I frutti più semplici ma fecondi di questo modo di agire guardando a Gesù sono la fedeltà, la responsabilità, l’umile pazienza negli impegni quotidiani e negli imprevisti della vita.
Lettura dell’esperienza di Santa Giuseppina Bakhita, che scopre in Gesù maltrattato come lei, la fiducia in un “Paron” che la ama e l’attende nella pienezza del suo amore.
Salmo proposto: 21 (22) Dio mio, perché mi hai abbandonato?

3. Agire e soffrire come luoghi di apprendimento della speranza.
B. Dio si è fatto uomo per com-patire con l’uomo, secondo la misura della Passione di Gesù.
Testo di riferimento: Lc 23,33-46
La lettera del Papa evidenzia molto la com-passione che Dio ha dimostrato in Gesù verso gli uomini. Ma forse egli è più preoccupato dei problemi filosofici di accordare la sofferenza con l’impassibilità di Dio, più che cogliere il dramma vissuto da Gesù come vera manifestazione di chi è il Dio padre di Gesù Cristo, con la citazione di S. Bernardo: “Dio non può patire, ma può compatire”. Questo problema filosofico è come mettere insieme Verità e Amore.

Gia da decenni la riflessione teologica ha deciso di partire non dai principi filosofici o giuridici, che parlano di immobilità di Dio o di giustizia –vendicativa-, ma dal dramma della Passione e Risurrezione di Gesù in dialogo col Padre.
※
(Richiesta scritta) Duplica per intero il testo sulla speranza e sulla Passione di Gesù, senza cambiarne nulla. I record non servono per svolgere il compito.

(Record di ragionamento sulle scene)
※
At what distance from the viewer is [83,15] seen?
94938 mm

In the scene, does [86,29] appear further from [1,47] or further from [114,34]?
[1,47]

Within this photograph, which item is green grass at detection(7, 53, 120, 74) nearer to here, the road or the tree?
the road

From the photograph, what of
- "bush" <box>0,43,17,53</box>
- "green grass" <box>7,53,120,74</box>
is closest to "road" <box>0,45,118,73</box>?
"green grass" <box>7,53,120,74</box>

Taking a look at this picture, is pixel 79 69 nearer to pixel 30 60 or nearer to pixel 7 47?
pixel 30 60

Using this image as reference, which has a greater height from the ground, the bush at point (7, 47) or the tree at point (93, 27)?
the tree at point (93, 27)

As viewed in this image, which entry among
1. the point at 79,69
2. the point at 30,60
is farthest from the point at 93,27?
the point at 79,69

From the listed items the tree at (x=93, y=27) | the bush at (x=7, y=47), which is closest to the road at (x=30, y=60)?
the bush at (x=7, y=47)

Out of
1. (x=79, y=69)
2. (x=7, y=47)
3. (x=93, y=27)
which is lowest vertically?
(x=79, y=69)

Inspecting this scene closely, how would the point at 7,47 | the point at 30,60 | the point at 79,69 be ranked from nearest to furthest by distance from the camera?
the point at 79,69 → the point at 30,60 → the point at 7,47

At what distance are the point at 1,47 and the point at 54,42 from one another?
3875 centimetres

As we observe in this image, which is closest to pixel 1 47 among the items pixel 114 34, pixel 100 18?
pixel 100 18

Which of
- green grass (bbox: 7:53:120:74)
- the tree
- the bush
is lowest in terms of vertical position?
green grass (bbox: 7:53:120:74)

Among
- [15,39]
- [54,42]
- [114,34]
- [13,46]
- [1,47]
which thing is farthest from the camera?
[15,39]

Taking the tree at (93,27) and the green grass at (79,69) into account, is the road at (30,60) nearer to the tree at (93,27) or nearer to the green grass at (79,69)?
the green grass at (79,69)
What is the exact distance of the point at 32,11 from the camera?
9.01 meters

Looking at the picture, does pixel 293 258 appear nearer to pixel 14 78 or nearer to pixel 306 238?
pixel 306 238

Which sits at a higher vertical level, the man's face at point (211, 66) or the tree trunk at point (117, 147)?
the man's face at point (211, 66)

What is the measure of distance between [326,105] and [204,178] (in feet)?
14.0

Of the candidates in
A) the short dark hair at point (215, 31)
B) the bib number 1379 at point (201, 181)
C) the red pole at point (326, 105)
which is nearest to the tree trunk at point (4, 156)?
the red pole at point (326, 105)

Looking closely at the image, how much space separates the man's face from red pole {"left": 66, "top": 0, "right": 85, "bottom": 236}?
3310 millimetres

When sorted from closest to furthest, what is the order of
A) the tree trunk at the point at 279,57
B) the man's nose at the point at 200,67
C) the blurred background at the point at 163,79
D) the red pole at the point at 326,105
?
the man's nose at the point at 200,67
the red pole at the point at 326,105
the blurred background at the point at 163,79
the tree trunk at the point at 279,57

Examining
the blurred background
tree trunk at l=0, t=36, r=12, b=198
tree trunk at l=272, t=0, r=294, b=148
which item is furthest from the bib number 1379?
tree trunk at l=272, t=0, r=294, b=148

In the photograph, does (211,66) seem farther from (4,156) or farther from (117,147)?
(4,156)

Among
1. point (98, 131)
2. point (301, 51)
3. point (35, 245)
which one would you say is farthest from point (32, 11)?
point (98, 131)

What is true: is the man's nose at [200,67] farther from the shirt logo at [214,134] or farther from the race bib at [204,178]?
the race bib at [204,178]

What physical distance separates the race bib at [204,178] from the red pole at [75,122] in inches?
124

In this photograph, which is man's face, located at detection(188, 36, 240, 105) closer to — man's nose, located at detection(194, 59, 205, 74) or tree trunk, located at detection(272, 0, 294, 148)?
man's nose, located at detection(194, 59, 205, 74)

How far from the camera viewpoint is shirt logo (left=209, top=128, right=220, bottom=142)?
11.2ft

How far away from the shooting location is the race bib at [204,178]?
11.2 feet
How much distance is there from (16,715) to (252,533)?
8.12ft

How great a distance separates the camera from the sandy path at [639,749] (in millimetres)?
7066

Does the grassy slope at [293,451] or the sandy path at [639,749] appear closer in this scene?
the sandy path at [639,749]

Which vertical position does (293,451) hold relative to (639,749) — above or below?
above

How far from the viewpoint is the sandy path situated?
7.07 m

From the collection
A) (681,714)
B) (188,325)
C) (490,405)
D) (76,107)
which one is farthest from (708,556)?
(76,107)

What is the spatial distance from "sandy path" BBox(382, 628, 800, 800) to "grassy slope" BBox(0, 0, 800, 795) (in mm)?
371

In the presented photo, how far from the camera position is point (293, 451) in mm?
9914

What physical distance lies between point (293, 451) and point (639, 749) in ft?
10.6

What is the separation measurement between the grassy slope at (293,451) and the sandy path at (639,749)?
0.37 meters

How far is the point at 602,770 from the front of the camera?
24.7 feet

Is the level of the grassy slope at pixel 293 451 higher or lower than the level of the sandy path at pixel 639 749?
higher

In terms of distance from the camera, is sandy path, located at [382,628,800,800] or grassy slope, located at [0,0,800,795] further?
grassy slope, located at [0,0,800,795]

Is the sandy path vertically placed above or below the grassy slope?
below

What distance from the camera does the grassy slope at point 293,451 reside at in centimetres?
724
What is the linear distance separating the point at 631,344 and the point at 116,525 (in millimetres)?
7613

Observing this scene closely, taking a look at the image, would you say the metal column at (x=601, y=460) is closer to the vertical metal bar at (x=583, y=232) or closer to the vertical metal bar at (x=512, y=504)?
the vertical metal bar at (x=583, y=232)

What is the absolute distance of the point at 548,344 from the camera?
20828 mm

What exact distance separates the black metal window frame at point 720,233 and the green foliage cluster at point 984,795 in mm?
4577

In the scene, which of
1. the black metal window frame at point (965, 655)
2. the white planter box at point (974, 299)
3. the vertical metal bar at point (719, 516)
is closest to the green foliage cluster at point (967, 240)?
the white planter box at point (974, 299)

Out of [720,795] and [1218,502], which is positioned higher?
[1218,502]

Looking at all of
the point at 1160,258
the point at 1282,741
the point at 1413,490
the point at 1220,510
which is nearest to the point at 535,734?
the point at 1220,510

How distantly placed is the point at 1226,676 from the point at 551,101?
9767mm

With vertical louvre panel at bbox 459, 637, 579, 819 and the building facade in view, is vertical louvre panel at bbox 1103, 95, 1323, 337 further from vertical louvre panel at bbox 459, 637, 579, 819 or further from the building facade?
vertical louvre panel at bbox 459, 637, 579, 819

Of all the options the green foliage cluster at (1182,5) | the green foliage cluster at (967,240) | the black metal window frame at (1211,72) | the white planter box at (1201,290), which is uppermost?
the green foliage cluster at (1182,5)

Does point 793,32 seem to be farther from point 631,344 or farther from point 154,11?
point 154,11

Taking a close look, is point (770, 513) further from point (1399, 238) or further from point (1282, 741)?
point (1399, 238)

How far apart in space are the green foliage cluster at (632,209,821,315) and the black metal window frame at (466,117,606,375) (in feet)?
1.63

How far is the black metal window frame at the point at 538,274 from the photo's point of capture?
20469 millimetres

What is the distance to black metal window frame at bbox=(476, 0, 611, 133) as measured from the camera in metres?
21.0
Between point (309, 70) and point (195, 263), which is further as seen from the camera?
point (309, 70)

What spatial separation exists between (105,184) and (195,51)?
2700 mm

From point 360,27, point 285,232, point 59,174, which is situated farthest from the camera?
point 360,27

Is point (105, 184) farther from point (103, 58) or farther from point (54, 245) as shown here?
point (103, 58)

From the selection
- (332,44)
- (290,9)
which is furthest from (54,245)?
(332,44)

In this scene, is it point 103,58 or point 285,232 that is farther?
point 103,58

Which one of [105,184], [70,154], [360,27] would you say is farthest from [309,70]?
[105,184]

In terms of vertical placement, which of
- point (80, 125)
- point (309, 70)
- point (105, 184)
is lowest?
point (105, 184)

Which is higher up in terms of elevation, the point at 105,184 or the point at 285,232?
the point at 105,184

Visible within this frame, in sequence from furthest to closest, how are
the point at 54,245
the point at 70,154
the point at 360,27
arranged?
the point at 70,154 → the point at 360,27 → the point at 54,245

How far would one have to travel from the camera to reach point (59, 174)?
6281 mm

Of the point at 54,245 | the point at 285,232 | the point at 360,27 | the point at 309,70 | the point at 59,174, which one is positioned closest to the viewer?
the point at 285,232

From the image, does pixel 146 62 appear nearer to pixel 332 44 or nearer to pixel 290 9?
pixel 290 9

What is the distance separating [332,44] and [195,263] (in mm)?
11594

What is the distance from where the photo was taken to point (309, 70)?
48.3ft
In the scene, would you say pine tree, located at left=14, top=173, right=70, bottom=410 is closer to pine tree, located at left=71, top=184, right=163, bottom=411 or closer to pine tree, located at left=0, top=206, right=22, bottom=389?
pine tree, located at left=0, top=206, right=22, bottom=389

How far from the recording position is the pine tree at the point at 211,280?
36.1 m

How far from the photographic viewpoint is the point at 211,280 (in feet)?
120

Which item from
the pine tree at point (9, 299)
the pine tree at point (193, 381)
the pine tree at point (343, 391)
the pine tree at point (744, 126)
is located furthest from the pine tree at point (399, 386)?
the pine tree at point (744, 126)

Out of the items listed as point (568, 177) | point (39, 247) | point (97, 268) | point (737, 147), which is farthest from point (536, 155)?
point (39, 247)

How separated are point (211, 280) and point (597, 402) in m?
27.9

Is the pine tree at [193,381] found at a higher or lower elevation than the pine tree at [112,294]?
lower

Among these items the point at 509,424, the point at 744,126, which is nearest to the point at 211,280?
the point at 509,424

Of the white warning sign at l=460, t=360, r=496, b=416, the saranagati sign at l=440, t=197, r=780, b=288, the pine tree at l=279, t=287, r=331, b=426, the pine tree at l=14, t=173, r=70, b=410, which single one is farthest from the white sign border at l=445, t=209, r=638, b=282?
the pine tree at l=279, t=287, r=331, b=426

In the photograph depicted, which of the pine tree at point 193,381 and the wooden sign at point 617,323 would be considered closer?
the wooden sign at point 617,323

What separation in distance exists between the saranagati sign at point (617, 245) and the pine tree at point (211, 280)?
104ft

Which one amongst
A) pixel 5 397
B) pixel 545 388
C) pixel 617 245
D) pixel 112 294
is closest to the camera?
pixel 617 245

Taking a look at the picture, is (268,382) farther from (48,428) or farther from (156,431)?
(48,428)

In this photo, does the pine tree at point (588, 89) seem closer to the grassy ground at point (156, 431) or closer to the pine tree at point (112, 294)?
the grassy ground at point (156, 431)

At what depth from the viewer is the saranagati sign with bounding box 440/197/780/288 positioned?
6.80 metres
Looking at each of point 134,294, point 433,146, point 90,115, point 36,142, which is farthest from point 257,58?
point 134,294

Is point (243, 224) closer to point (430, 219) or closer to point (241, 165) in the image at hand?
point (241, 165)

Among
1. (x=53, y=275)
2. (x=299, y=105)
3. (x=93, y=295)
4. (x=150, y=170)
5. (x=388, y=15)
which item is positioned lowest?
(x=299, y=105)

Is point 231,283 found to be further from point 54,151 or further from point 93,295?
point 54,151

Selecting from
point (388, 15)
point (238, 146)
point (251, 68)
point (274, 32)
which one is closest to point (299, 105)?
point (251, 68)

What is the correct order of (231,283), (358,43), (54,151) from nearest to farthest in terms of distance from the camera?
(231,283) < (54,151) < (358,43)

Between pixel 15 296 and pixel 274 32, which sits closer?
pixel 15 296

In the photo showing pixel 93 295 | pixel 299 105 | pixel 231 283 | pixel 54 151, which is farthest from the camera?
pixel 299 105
※
(Esito del compito)
I frutti più semplici ma fecondi di questo modo di agire guardando a Gesù sono la fedeltà, la responsabilità, l’umile pazienza negli impegni quotidiani e negli imprevisti della vita.
Lettura dell’esperienza di Santa Giuseppina Bakhita, che scopre in Gesù maltrattato come lei, la fiducia in un “Paron” che la ama e l’attende nella pienezza del suo amore.
Salmo proposto: 21 (22) Dio mio, perché mi hai abbandonato?

3. Agire e soffrire come luoghi di apprendimento della speranza.
B. Dio si è fatto uomo per com-patire con l’uomo, secondo la misura della Passione di Gesù.
Testo di riferimento: Lc 23,33-46
La lettera del Papa evidenzia molto la com-passione che Dio ha dimostrato in Gesù verso gli uomini. Ma forse egli è più preoccupato dei problemi filosofici di accordare la sofferenza con l’impassibilità di Dio, più che cogliere il dramma vissuto da Gesù come vera manifestazione di chi è il Dio padre di Gesù Cristo, con la citazione di S. Bernardo: “Dio non può patire, ma può compatire”. Questo problema filosofico è come mettere insieme Verità e Amore.

Gia da decenni la riflessione teologica ha deciso di partire non dai principi filosofici o giuridici, che parlano di immobilità di Dio o di giustizia –vendicativa-, ma dal dramma della Passione e Risurrezione di Gesù in dialogo col Padre.